AIM OF THE TASK: Set down the passage from the text on Chinese citywalks starting with "a xiaohongshu post" and going on through "Shanghai’s Changning District.", word for word.

╭─ TEXT EXCERPT

Young Chinese people are banding together to wander around new cities — or their own — in pursuit of a laid-back, authentic experience.

Encompassing everything from aimless wandering and foodie destination-hopping, to seeking out interactions with locals, ‘citywalks’ have rapidly taken over Chinese social media in recent months, where they’re seen as a budget-friendly way to soak in some local color, and avoid potentially overrated destinations.

a xiaohongshu post about citywalks china

A citywalk guide for Shanghai

Often conducted in groups and occasionally with a guide, some of the most popular citywalk destinations include Beijing’s hutongs or picturesque Liangma River, and Shanghai’s Changning District.

According to Chinese social media, the term ‘city walks’ reportedly originated in the UK, referring specifically to guided tours that focused on a city’s history and culture. However, the meaning of the phrase in China is far less specific — the main idea is for citywalk participants to forge their own routes, feeling out the atmosphere of a city for themselves.

╰─
╭─ RECORD EXCERPTS

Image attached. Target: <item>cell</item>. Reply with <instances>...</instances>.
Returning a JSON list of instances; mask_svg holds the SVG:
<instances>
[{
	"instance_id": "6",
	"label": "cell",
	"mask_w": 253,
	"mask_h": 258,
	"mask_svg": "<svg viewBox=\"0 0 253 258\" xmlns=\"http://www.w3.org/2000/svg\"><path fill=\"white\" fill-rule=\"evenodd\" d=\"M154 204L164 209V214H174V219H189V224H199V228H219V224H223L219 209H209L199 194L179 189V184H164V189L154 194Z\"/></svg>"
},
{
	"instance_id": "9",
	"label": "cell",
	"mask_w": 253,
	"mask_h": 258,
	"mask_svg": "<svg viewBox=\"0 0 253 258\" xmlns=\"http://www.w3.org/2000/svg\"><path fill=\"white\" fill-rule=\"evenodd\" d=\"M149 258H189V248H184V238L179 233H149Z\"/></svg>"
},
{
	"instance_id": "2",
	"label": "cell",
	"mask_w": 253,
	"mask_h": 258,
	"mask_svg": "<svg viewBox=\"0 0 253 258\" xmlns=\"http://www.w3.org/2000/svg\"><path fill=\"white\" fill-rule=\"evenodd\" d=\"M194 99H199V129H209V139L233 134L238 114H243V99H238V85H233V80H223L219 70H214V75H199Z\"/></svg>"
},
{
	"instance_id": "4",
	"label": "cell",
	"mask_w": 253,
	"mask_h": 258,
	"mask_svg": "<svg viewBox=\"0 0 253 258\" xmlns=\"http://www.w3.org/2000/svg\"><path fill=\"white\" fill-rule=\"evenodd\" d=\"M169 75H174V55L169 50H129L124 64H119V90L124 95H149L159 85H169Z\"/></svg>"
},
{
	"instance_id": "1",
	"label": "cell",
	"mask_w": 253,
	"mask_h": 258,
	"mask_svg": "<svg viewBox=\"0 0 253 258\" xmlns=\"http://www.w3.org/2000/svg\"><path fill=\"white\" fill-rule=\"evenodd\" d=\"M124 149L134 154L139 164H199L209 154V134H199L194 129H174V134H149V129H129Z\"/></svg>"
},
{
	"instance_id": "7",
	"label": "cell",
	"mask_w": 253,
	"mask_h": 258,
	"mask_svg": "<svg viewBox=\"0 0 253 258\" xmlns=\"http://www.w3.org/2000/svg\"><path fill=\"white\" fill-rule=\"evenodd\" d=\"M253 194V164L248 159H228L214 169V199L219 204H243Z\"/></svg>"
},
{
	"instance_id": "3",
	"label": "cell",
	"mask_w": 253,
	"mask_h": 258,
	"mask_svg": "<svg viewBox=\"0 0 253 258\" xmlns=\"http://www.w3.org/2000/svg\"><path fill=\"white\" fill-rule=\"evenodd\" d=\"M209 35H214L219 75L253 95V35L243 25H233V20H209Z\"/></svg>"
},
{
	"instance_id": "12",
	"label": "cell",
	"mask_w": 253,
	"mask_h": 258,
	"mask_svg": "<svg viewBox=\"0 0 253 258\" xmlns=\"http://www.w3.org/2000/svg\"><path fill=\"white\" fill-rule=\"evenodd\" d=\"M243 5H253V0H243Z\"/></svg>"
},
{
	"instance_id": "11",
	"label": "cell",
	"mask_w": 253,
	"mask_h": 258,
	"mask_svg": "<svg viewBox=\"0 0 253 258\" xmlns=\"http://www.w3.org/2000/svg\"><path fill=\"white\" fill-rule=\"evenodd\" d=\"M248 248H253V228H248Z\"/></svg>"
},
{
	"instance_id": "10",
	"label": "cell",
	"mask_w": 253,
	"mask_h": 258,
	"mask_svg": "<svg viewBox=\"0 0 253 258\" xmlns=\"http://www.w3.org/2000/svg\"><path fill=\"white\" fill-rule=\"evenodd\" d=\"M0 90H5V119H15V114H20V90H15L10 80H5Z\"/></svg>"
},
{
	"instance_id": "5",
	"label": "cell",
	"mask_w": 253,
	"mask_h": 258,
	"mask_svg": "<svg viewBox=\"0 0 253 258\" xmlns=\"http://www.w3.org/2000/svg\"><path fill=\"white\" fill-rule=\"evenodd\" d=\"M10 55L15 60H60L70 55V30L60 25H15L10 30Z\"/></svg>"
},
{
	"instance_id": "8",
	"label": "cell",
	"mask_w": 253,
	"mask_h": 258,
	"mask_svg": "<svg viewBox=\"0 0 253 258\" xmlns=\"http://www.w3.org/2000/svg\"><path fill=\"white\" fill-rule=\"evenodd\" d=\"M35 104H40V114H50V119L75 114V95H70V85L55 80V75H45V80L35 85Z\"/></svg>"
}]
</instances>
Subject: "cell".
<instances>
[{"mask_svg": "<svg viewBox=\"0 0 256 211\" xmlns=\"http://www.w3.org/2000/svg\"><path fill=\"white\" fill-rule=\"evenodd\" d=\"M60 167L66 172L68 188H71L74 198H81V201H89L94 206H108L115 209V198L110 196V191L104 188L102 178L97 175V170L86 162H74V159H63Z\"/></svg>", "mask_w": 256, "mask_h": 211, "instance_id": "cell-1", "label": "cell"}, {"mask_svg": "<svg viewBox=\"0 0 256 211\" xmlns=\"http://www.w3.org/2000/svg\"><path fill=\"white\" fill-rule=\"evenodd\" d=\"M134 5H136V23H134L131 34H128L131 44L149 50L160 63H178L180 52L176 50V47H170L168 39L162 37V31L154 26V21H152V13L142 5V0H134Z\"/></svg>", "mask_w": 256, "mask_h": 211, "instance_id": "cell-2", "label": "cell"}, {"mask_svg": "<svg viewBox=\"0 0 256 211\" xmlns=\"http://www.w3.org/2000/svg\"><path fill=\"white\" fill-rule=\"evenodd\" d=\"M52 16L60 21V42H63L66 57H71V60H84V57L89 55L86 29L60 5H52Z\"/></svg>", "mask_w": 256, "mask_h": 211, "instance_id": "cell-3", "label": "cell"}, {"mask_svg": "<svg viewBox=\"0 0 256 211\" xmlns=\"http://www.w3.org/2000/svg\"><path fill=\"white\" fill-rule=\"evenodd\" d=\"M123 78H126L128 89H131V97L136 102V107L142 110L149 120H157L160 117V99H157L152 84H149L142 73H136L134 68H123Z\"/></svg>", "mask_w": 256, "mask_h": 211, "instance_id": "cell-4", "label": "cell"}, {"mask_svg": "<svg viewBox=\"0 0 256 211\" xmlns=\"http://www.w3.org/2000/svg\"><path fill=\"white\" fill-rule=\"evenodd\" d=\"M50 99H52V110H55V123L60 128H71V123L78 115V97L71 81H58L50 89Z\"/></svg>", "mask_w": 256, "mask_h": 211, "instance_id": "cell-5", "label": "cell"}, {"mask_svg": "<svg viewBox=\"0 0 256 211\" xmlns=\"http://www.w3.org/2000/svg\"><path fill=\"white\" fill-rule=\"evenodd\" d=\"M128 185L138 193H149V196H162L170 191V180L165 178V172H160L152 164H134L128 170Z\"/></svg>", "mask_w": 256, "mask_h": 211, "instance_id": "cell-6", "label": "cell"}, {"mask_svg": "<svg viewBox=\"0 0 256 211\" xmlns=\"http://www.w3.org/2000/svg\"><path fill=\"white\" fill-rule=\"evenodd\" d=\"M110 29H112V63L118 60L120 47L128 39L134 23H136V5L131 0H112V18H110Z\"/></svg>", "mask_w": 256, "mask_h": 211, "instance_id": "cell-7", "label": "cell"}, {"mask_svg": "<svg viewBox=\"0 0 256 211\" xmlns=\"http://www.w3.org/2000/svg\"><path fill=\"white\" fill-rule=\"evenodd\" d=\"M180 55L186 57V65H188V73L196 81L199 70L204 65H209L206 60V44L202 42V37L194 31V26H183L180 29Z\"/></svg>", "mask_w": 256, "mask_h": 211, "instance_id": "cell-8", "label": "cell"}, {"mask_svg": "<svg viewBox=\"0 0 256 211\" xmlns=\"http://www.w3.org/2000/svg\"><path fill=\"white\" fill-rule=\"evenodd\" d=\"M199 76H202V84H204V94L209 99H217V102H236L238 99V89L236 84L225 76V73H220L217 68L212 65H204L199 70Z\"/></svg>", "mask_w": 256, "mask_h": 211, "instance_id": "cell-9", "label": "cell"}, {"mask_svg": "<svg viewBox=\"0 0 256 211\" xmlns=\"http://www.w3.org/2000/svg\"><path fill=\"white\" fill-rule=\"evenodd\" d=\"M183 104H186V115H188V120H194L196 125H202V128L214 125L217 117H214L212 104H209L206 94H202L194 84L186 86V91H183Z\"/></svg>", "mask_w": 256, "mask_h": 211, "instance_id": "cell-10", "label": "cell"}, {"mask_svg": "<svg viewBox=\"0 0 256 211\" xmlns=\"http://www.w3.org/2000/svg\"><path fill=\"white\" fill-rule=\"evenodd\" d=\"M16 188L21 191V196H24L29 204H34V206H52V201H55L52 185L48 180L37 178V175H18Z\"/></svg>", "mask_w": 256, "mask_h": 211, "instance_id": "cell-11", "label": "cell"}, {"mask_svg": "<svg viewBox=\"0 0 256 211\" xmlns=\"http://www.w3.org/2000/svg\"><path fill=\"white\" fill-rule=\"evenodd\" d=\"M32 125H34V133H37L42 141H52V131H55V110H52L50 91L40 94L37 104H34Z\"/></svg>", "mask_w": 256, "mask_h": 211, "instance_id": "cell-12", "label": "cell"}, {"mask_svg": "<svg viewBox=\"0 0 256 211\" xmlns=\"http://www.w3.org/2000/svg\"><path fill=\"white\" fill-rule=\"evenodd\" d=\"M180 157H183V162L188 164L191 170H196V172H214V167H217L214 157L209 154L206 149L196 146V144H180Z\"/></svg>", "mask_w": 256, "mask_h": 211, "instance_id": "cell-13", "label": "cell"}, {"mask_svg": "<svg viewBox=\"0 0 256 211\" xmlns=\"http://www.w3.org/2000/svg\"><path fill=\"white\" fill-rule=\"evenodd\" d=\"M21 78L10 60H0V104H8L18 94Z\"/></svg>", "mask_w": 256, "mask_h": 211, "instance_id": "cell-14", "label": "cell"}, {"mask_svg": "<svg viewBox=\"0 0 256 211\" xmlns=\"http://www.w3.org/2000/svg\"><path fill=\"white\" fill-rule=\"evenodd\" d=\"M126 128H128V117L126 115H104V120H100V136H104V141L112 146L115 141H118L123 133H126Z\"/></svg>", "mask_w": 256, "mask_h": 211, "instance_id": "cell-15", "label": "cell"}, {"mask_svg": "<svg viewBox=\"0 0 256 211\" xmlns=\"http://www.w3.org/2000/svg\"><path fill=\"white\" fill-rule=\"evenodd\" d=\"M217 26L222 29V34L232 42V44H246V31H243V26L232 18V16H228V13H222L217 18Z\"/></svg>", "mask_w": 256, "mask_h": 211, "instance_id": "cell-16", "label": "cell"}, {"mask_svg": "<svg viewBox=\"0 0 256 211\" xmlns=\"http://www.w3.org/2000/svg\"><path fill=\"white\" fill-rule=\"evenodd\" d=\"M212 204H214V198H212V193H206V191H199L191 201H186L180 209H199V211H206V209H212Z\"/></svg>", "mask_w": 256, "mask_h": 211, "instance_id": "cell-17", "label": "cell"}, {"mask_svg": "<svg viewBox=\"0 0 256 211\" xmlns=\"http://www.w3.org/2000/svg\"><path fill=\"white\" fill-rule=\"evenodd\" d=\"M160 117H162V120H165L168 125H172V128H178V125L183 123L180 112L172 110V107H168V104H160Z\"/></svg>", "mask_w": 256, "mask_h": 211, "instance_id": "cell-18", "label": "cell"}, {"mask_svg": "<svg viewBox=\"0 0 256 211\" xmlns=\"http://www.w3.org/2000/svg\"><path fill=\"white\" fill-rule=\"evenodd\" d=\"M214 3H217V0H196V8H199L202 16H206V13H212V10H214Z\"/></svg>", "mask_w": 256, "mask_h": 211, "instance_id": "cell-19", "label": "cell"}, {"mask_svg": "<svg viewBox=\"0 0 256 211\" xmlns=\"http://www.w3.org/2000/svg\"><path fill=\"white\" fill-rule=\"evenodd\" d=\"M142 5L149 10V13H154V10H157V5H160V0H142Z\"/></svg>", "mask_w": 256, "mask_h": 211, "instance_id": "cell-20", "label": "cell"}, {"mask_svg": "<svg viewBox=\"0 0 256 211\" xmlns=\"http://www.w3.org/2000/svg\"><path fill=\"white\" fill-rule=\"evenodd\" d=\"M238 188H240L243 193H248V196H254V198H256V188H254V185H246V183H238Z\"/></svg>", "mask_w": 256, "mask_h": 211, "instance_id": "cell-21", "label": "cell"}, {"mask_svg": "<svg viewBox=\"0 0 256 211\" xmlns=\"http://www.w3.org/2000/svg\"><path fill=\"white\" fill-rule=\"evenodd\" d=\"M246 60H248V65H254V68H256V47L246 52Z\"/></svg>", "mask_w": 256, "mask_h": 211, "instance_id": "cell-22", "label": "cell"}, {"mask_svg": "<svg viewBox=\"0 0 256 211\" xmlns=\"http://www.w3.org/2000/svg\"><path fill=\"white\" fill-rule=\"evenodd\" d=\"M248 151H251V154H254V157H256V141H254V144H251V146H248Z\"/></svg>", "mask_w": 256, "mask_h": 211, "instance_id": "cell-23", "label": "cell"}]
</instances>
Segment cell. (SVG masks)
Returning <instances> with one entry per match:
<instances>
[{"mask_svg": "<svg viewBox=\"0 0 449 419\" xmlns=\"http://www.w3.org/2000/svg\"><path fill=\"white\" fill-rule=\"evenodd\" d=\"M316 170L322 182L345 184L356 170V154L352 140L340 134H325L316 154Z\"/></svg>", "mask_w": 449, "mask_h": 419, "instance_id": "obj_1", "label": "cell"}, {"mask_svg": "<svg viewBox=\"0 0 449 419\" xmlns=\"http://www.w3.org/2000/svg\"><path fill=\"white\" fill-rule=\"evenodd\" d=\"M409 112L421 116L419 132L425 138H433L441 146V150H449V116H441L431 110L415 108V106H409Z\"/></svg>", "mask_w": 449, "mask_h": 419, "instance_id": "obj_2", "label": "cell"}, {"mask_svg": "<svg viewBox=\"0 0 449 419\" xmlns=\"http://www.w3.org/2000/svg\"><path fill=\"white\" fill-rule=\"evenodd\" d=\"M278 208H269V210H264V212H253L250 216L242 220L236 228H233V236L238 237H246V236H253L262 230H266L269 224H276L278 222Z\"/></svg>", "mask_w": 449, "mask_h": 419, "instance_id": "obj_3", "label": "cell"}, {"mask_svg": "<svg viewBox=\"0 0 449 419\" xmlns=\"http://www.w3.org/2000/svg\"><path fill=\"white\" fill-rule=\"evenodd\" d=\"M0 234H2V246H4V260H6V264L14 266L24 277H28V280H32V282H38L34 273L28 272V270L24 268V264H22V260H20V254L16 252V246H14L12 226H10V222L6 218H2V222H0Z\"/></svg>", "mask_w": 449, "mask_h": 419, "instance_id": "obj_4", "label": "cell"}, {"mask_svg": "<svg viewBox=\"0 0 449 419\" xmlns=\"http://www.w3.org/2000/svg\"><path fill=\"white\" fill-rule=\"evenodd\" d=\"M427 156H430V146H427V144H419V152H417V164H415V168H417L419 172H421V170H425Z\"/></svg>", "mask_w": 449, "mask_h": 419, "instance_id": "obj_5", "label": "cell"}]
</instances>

╰─

ANSWER TO THIS TASK:
a xiaohongshu post about citywalks china

A citywalk guide for Shanghai

Often conducted in groups and occasionally with a guide, some of the most popular citywalk destinations include Beijing’s hutongs or picturesque Liangma River, and Shanghai’s Changning District.